After recent near-misses, NASA's safety panel put its finger on the cause of the problems: "In spite of the clear mandate that neither schedule nor cost should ever be allowed to compromise safety... NASA is driven by achieving cost and staff reductions, and the pressures placed on increasing flights."
Not only did these earlier warnings fall on deaf ears. Five of NASA's most vocal critics on the independent safety monitoring board, including Chairman Blomberg, were forced out by the government in the months before the fatal Columbia disaster.
To say that cost cuts have taken their toll on NASA is an understatement. Since 1990, funding for the shuttle program had been cut by 40%. Last year, NASA had its budget cut by one billion dollars, even while the government increased funding for military space flights by 600 million dollars.
At the same time, NASA has farmed out 95% of the work of building and repairing the shuttle fleet to private industry. In 1996, the Clinton administration put most of the responsibility for the day to day running and maintaining of the shuttle program in the hands of United Space Alliance (USA), a consortium owned jointly by Boeing and Lockheed Martin, the two biggest military contractors in the world.

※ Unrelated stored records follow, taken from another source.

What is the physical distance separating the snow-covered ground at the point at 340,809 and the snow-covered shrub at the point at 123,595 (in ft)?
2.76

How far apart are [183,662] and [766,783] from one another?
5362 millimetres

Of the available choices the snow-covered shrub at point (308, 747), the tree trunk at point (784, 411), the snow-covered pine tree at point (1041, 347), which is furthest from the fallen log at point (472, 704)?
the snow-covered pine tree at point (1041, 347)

The Clinton administration justified this privatization by saying that private corporations would find more cost savings. And it's true they found "cost-savings" by cutting back their workforces. This certainly pushed up their profits – but at the expense of both safety and scientific research.

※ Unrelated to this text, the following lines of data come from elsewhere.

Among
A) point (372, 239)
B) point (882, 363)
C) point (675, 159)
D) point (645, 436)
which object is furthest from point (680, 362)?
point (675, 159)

At the Michoud Assembly Facility in New Orleans, operated by Lockheed, for example, the company cut the number of employees in half, even while the facility turned out more work. After the shuttle disaster, employees told reporters that managers encourage them to cut corners and that they are often not trained for their jobs. Workers also said that defects were often papered over, and not reported to NASA. Some unauthorized repairs concerned the application of the fuel tanks' foam insulation – the same insulation now suspected of causing the damage to the shuttle's wing.
Up and down the line, the shuttle program has been plagued by the same "cost-cutting." As another example – NASA gave Raytheon and Johnson Controls a fat contract to operate the special cameras that photograph the shuttle launch. But the telescopic lens of one of the cameras has been broken for months and it hasn't been repaired and its images are fuzzy. At the same time, these companies laid off most of their experienced camera operators. So, the fuzzy images taken by inexperienced technicians are what NASA depends on to analyze what happened during the shuttle launch.

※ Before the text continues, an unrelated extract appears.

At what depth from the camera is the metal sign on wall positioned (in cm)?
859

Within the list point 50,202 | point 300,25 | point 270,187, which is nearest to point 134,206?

The corporations have it enshrined in their contracts that for every dollar they cut from the cost of the space shuttle, they get to keep 35 cents. So, the more money they save for NASA, the greater the profit they make for themselves. These companies are very open about what their first priority is in doing space work. After winning its latest big contract for space work from the government, Lockheed wrote in promotional material that its space work was "designed for the journey from NASA to NYSE (New York Stock Exchange)."